Publishers and booksellers like Borders are a natural fit for a literacy-focused charity like First Book. But employers as diverse as Cheerios and Build-a-Bear have contributed too. Workers at SunTrust Mortgage have formed an advisory committee to help First Book locate groups that serve poor children. Here’s Baskin-Robbins’ involvement, as cited on First Book’s web site:
Baskin-Robbins stores across the country sponsored “Free Scoop Night” for five consecutive years to thank customers for their support and give them a chance to help Baskin-Robbins “lick illiteracy.” As part of this campaign, Baskin-Robbins made a yearly donation to First Book. Nationwide, First Book Advisory Boards publicized local events and drove traffic to their local Baskin-Robbins stores. The 2004 national spokesperson for Free Scoop Night was Teri Polo, star of Meet the Parents and its sequel Meet the Fockers. In 2003, Brittany Snow, star of the NBC series American Dreams, served as national spokesperson for Free Scoop Night; Alexis Bledel, star of The Gilmore Girls, served as spokesperson in 2002; and Frankie Muniz, star of Malcolm in the Middle, was spokesperson in 2001.

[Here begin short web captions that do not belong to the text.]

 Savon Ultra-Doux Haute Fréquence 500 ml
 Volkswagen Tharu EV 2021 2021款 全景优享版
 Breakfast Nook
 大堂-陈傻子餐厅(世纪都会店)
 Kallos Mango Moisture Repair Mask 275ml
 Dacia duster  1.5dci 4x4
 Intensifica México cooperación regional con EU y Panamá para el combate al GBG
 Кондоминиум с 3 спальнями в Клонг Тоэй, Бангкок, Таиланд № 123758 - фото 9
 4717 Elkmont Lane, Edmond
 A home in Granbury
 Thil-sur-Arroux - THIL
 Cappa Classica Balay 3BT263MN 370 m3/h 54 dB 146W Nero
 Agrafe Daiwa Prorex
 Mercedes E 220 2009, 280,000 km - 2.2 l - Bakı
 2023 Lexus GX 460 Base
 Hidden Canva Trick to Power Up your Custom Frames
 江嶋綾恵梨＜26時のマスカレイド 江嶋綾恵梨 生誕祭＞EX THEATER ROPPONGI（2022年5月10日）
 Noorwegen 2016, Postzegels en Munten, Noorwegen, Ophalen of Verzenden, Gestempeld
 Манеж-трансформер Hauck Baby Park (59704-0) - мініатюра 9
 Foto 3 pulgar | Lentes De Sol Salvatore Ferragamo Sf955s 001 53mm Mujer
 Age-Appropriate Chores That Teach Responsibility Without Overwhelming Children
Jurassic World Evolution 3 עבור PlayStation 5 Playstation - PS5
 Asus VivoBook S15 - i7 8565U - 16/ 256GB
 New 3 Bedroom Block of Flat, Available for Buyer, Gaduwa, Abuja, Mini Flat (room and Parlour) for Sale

Now this here is a win-win; not only does reading this make me crave a double scoop of Jamoca Almond Fudge, I now have warm thoughts about a brand that until recently I associated only with frozen dairy products. My own employer–and yours, no doubt–could use this kind of consumer huggability. Let’s get on it, friends. Anyone know of a charity that takes brand new management self-help books?